The Federal Roads Safety Corps, FRSC), has advised drivers against travelling at night to reduce accident risks even as nine persons were killed in an auto crash in the Federal Capital Territory.

The fatal accident occurred about 6:05 am along Yangoji, Abaji road involving a Toyota Hiace bus plate numbered KTG 450 KQ and a Howo Sino truck, yesterday.

A statement from the Corps Public Education Officer, (CPEO), Bisi Kazeem, says that the ill-fated bus was headed to Katsina from Osun state when it crashed into the stationary trailer at Sabongari village near gada biyu killing nine persons and injuring ten others but a total of twenty-two persons were involved.

According to the statement, “The FRSC recovered N3, 170, six bags and four mobile phones during a rescue by a combined team of police and FRSC personnel.

“The injured victims were taken to the general hospital in Abaji while the nine corpses were deposited at the Kwali General Hospital mortuary as the police takes over the investigation.”

Acting Corps Marshal of the agency, Dauda Biu, has therefore called on vehicle drivers to ensure that their vehicles are in order before putting them on the roads to avoid accidents, especially at night.

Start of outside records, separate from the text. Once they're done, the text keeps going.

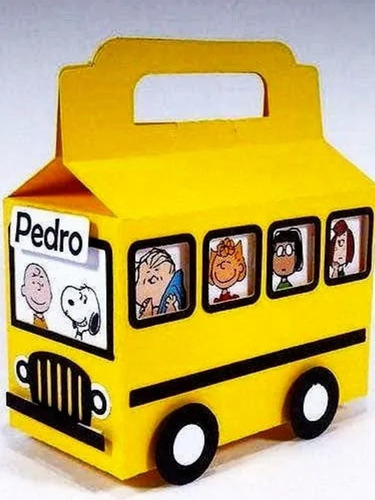 13 Cajitas Autobús 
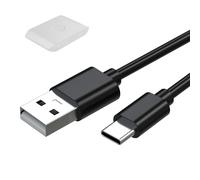 Toxaoii Cavo USB C 2.0 HD60 S per Elgato HD60 S, HD60 S+, Wave Neo, Wave 1, Wave 3, Facecam Neo Game Capture Card Data Sync Ricarica Veloce Caricabatterie Cavo di Alimentazione Stream & Record 2,5 FT
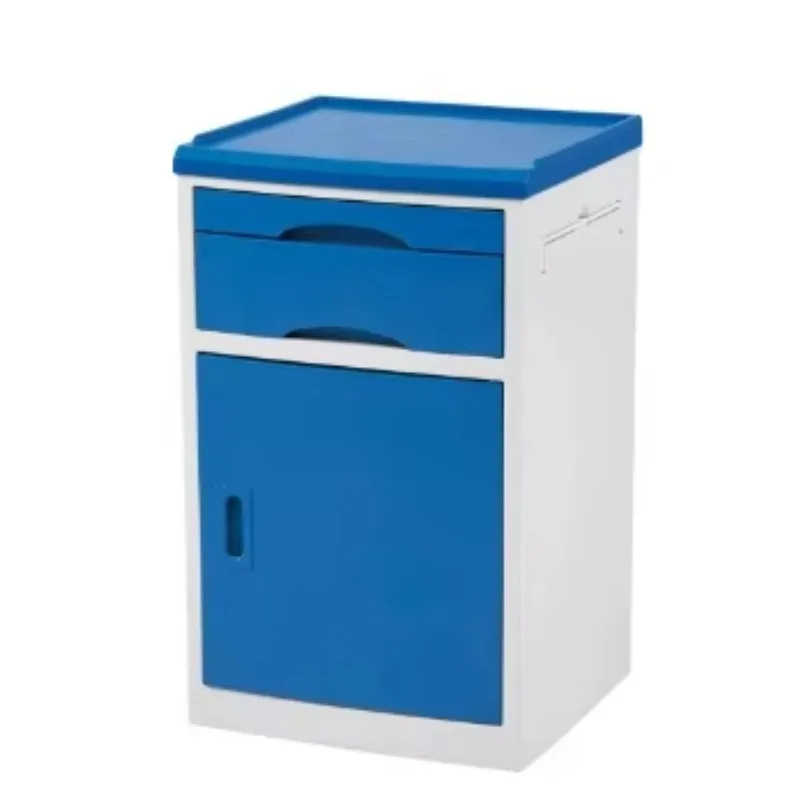 

Multifunctional hospital bedside table with drawers, convenient, practical and durable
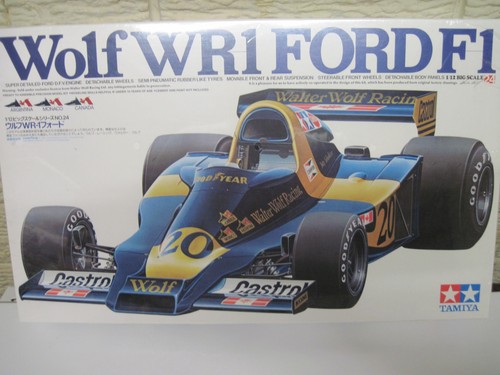 Tamiya f1 wolf - f1,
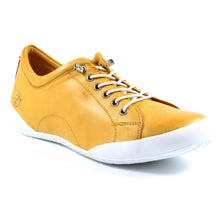 Load image into Gallery viewer, Lunar Carrick Leather Yellow Shoes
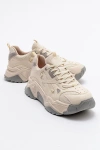 Prologue Shoes Loretta Platform Sneakers In Multi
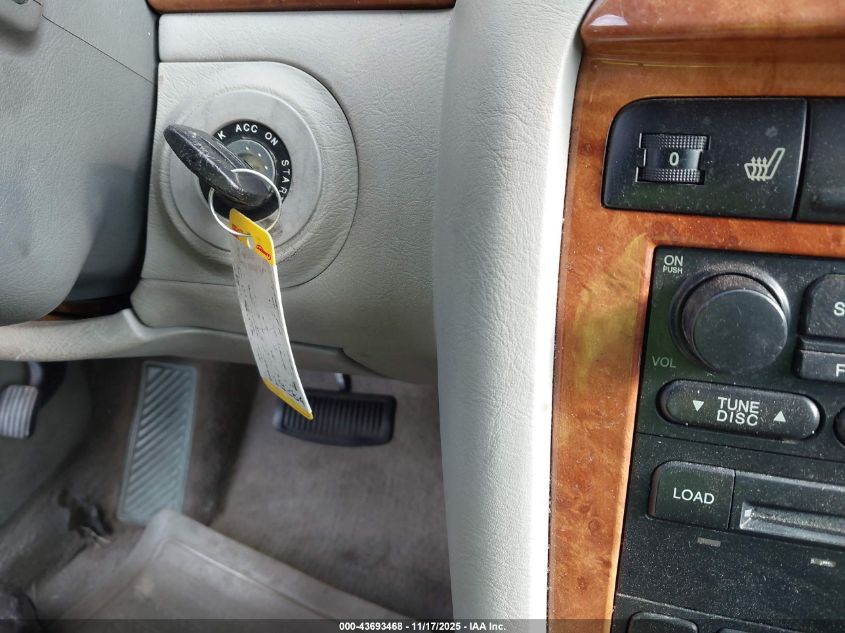 KNALD124745016497 2004 KIA AMANTI photo no. 11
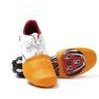 Two Wheel Cool Toe Cap - Orange, Small - Toe Warmer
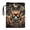 Butterfly Mushroom, variant on 1pcs Bible Case Bag with Pocket Polyester Fabric Storage & Portability for Bible or Book Men 11.42 x 8.66 Inch, Heart-Shaped Cherry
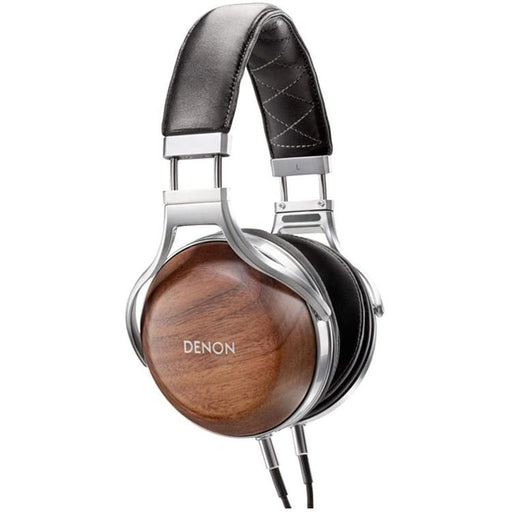 Denon AH-D7200 | Wired circum-aural headset - Audiophile performance - Walnut shells - Pure copper detachable cable-SONXPLUS Victoriaville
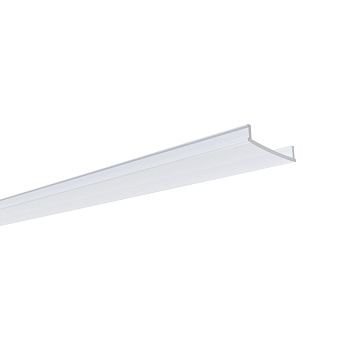 Р-08-49 Рассеиватель для алюминиевого профиля, 08-49, матовый, 2,5м APEYRON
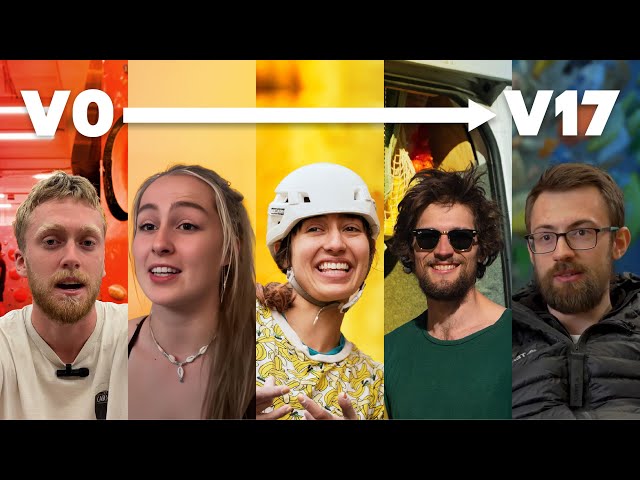 Climbing Tips for All Levels: V0 to V17 Training Advice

He said “Crashes at night are more fatal than those in the day but the corps will continue in its effort at constantly engaging the motoring public nationwide through aggressive awareness and sensitization campaigns until the desired result is achieved.

In another development, the FRSC has asked Nigerians to dismiss social media reports and pictures claiming that personnel of the corps are now allowed to bear arms.

It said in a statement that the reports should be disregarded in totality as they are false and emanated from a false impression created when an officer was seen in a picture holding the riffle of a colleague from a sister agency.

“These viral reports should be disregarded in their totality as it is an old and recirculated image of an overzealous staff who posed with a riffle belonging to a sister agency’s staff in admiration and ignorance in 2018,” the statement reads.